Um den massiven Ansturm zu bewältigen, setzt das Kölner Ordnungsamt bis zu 400 eigene Mitarbeiter sowie etwa 2.600 Sicherheitskräfte von externen Dienstleistern ein. Die Polizei verstärkt ihre Präsenz mit bis zu 1.500 zusätzlichen Beamten. Diese umfangreichen Sicherheitsmaßnahmen erfolgen vor dem Hintergrund einer als abstrakt hoch eingestuften Sicherheitslage. Es gibt zwar keine konkreten Hinweise auf geplante Angriffe, aber rechnen müssen wir mit allem, erklärt Kölner Polizeidirektor Martin Lotz.
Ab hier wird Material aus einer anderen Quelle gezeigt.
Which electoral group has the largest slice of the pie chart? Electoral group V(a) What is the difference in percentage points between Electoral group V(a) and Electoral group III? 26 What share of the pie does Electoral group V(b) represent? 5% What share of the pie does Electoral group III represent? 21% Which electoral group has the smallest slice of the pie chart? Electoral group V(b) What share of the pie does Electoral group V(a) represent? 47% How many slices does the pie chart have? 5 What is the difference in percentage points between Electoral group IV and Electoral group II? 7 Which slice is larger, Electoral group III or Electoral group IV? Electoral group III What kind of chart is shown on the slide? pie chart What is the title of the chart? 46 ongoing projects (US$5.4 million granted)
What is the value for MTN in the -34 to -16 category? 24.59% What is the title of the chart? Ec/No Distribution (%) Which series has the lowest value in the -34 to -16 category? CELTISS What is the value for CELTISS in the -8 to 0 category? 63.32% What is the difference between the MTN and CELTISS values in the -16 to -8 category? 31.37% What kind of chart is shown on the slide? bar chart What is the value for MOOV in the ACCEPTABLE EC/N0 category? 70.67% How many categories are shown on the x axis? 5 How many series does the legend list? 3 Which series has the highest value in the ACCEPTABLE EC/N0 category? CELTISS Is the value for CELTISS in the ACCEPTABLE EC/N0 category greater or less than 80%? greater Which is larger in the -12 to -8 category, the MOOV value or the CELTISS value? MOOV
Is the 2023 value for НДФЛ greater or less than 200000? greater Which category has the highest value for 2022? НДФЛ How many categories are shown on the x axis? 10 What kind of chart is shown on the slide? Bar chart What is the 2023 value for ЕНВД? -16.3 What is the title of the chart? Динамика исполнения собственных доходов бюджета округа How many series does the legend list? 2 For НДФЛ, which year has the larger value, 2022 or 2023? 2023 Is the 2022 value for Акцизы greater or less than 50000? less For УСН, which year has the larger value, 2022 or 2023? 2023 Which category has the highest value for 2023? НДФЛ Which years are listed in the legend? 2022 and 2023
Wetterprognose und historische Hintergründe
Nach aktuellen Prognosen des Deutschen Wetterdienstes müssen sich die Karnevalisten auf einen regnerischen Start gefasst machen. Bis Freitag sind wiederholte und teilweise länger anhaltende Regenfälle zu erwarten. Zusätzlich kann es windig werden, wobei in Verbindung mit Schauern starke bis stürmische Böen möglich sind. Die Temperaturen bewegen sich mit Höchstwerten zwischen acht und elf Grad im moderaten Bereich.
Die Weiberfastnacht hat ihre Wurzeln im Mittelalter, als während der Karnevalszeit die festgefahrenen Geschlechterrollen vorübergehend ins Wanken gerieten. Ehefrauen verweigerten ihren Männern in dieser verkehrten Welt für kurze Zeit den Gehorsam. Der heute bekannte Brauch, Männern die Krawatten abzuschneiden, entstand jedoch erst nach 1945 und ist mittlerweile rückläufig, was wohl auch mit dem nachlassenden Tragen von Krawatten zusammenhängt. Der Höhepunkt des Straßenkarnevals folgt dann am Rosenmontag mit den traditionellen Umzügen und großflächigen Feierlichkeiten.